Em perfeita sintonia contigo e não conseguia dizer o mesmo, nem tão bem, em tão poucas palavras.

Bem-hajas

Um abração

Tiago R Cardoso disse...

genericamente penso que estamos sintonizados.

Demasiado confuso para que se consiga arranjar argumentos que defendam o actual sistema de avaliações.

Jorge P. Guedes disse...

ASSINO POR BAIXO CONSIGO E SEM RETIRAR UMA VÍRGULA!

A figura dos avaliadores é a de verdadeiros comissários políticos e o lamber-de-botas está a aumentar de forma exponencialmente degradante para o trabalhador.

Um abraço do Sineiro que igualmente tem um "odiozinho de estimação pelo politicamente correcto".
Bom fdsemana.

adrianeites disse...

já agora:

qual o critério de progressão na carreira que sugere?

Qual a forma de responsabilizar os maus profissionais?

bom fim de semana

Zé Povinho disse...

Caro Adrianeites
Para começar teriam de se rever os tais lugares onde a nomeação faz sentido, e não ir-se até às chefias intermédias como é usual. Depois as avaliações teriam que ser feitas por categorias e áreas funcionais, atendendo a objectivos claros e coerentes em relação aos meios. Para concluir, as chefias também deviam ser avaliadas e as quotas deviam ir para as urtigas, porque como disse são uma treta para evitar subidas nas carreiras. Não deixo também de lembrar que deviam existir formas de recurso, para que o funcionário se pudesse defender de possíveis injustiças, e não o recurso ao mesmo avaliador que é um anacronismo.
Como vê, meu caro, há alternativas, o que não houve foi diálogo.
Abraço do Zé

a d´almeida nunes disse...

Boa tarde de Domingo, um dia lindo, um dia que me fez lembrar António Aleixo, que em 1949 morreu aos 50 anos de idade.
Que jeito dava termos nos dias de hoje o Aleixo a escrever os seus versos!
Concordo consigo, Zé. A avaliação de desempenho para efeitos de progressão na carreira devia ser à base de exames especiais seguidos de estágios profissionais preparatórios para as funções que se iam ou estão a desempenhar.
Digo eu! Esta questão é tão controversa que ñem sei como é que se vai descalçar esta bota sem demasiadas injustiças.
Um abraço
António

Maria Romeiras disse...

Tarde li este post tão lúcido! Sim, concordo que a avaliação é um processo viciado a priori, seja de que profissional for.
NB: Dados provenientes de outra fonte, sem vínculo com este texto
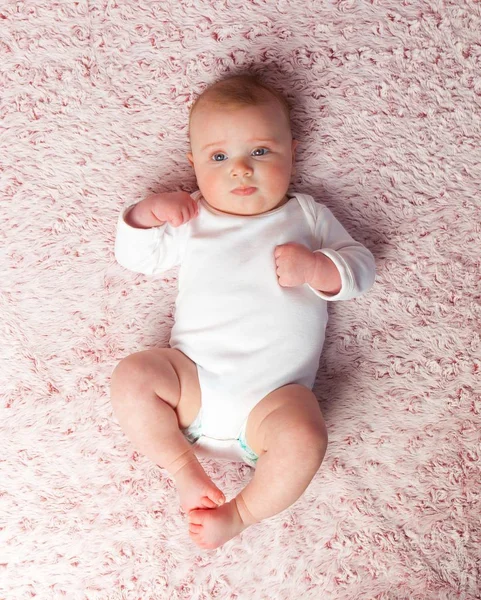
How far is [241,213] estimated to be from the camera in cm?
142

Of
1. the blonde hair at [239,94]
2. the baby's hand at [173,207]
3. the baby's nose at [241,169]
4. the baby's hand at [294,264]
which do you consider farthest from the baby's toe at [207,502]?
the blonde hair at [239,94]

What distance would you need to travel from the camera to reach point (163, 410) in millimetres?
1341

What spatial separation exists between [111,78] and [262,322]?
2.29 ft

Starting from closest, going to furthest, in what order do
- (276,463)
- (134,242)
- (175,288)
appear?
1. (276,463)
2. (134,242)
3. (175,288)

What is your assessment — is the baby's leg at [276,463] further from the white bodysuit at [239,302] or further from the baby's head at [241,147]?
the baby's head at [241,147]

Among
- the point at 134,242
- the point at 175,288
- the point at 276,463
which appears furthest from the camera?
the point at 175,288

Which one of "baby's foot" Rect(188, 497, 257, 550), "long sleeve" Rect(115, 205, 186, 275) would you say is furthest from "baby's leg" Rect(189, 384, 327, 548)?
"long sleeve" Rect(115, 205, 186, 275)

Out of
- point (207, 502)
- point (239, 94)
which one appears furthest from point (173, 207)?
point (207, 502)

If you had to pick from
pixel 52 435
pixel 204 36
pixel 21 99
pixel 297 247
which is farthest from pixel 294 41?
pixel 52 435

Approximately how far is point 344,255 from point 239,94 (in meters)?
0.43

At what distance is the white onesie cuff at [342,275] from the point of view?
136 centimetres

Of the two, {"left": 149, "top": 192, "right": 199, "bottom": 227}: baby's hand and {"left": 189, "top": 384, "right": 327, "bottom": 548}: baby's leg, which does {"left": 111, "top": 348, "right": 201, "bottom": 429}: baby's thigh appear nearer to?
{"left": 189, "top": 384, "right": 327, "bottom": 548}: baby's leg

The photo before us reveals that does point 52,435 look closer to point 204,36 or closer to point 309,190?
point 309,190

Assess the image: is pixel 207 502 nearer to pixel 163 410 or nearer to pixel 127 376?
pixel 163 410
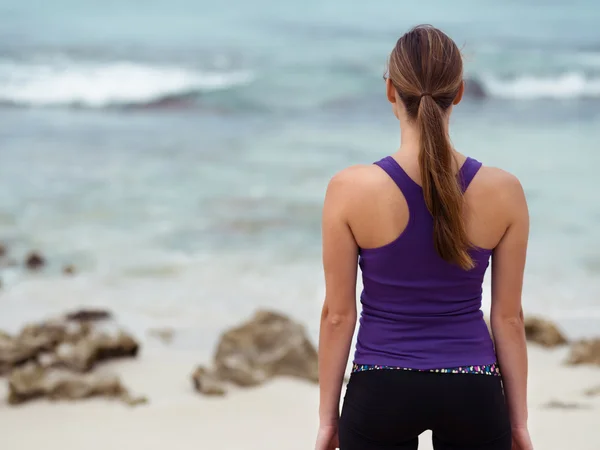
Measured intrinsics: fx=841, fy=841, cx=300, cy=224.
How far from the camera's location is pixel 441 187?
1.50 metres

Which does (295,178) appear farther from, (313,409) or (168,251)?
(313,409)

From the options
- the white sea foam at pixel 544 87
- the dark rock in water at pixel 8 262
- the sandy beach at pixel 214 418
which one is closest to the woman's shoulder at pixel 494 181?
the sandy beach at pixel 214 418

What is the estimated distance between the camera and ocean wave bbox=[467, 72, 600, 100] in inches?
503

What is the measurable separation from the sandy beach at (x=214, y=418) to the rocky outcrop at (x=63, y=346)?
0.42 ft

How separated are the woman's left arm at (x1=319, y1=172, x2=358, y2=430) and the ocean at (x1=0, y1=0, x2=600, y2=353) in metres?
2.91

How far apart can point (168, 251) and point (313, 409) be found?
3.92m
O mundo do trabalho é competitivo e as avaliações são subjectivas, sempre, porque feitas por pessoas sobre pessoas. O problema não está então em que este processo incida sobre profissionais da pedagogia ou da saúde, mas na falta de mecanismos compensatórios que permitam uma isenção mínima. E obviamente, o alívio possível da carga burocrática. De resto, devia ser pacífico. Há muito mais problemas entre o céu e a terra da educação que as avaliações de professores. O problema deve ser: será que as avaliações do funcionalismo público são processos dignos e isentos? Será que beneficiam os trabalhadores e as pessoas que usufruem dos seus serviços?
Um abraço.

joshua disse...

Bravo! Não poderia estar mais de acordo. Daí que a avaliação que se forceja implementar não o seja de todo. É uma armação pesada que procura parir um rato e ratar a paciência de um vasto número. O ME nada tem feito ao longo de estes três anos e meio senão gerar o maior desânimo possível aos professores. E pastosamente tem-no conseguido.

A luta iniciada exige ser levada às últimas consequências.